Create a Python function ‘gauss2d(sigma)’ that returns a 2D Gaussian filter for a given value of sigma. The filter should be a 2D array. Remember that a 2D Gaussian can be formed by convolution of a 1D Gaussian with its transpose. You can use the function ‘convolve2d’ in the Scipy Signal Processing toolbox to do the convolution. You will need to provide signal.convolve2d with a 2D array. To convert a 1D array, f, to a 2D array f, of the same size you use ‘f = f[np.newaxis]’
Show the 2D Gaussian filter for sigma values of 0.5 and 1.
Write a function ‘gaussconvolve2d(array,sigma)’ that applies Gaussian convolution to a 2D array for the given value of sigma. The result should be a 2D array. Do this by first generating a filter with your ‘gauss2d’, and then applying it to the array with signal.convolve2d(array,filter,'same'). The ‘same’ option makes the result the same size as the image.
The Scipy Signal Processing toolbox also has a function ‘signal.correlate2d’. Applying the filter ‘gauss2d’ to the array with signal.correlate2d(array,filter,'same') produces the same result as with signal.convolve2d(array,filter,'same'). Why does Scipy have separate functions ‘signal.convolve2d’ and ‘signal.correlate2d’? HINT: Think of a situation in which ‘signal.convolve2d’ and ‘signal.correlate2d’ (with identical arguments) produce different results.

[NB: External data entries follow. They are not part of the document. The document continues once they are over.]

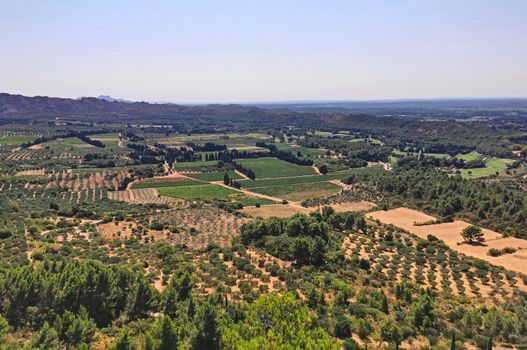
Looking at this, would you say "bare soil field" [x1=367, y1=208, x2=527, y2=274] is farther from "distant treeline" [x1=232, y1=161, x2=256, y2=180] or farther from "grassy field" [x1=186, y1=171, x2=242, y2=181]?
"grassy field" [x1=186, y1=171, x2=242, y2=181]

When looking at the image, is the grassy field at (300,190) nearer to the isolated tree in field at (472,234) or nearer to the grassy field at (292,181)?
the grassy field at (292,181)

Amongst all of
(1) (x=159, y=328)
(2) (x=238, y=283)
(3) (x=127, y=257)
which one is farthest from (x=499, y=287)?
(3) (x=127, y=257)

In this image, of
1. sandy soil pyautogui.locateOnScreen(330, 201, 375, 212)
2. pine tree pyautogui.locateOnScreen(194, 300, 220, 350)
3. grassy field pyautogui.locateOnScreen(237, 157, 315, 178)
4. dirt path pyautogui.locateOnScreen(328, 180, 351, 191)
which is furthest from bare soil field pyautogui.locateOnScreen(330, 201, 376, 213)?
pine tree pyautogui.locateOnScreen(194, 300, 220, 350)

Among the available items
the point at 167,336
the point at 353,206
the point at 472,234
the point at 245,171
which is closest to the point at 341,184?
the point at 353,206

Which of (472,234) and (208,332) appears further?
(472,234)

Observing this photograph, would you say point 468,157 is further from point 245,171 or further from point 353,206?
point 353,206
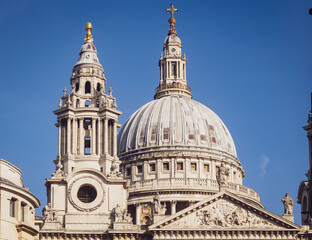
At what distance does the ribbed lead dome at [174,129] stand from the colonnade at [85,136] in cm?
2742

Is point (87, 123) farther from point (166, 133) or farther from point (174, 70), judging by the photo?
point (174, 70)

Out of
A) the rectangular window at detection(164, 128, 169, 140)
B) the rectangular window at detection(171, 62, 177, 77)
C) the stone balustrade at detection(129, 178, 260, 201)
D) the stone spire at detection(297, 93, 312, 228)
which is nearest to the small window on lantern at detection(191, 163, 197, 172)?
the stone balustrade at detection(129, 178, 260, 201)

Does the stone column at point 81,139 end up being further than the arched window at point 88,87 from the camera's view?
No

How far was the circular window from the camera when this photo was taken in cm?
11769

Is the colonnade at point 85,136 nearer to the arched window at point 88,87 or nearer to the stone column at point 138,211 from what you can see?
the arched window at point 88,87

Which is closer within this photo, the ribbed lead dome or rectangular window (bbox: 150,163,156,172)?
rectangular window (bbox: 150,163,156,172)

Try downloading an image of your choice from the web (right-click on an image in your browser and choose “save as”). Load this image into Python, convert it to a greyscale, Numpy array and run your ‘gaussconvolve2d’ on it with a sigma of 3.

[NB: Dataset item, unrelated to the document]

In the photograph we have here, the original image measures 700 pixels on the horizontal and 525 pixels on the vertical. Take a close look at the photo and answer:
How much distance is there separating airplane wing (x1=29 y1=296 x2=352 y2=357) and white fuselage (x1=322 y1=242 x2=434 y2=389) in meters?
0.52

Use PIL to show both the original and filtered images.
Convolution with a 2D Gaussian filter is not the most efficient way to perform Gaussian convolution on an image. In a few sentences, explain how this could be implemented more efficiently taking advantage of separability and why, indeed, this would be faster. NOTE: It is not necessary to implement this. Just the explanation is required. Your answer will be graded for clarity.
Assignments are to be handed in at the start of the lecture on their due date. A course TA will collect the assignments before the lecture begins, and then leave.
For this assignment, we are offering the option of electronic handin for the images requested,
Note: All other deliverables must be submitted in printed form.
Refer to the department's Handin instructions for information about submitting assignments electronically. The course account is cs425 and the assignment name is hw2.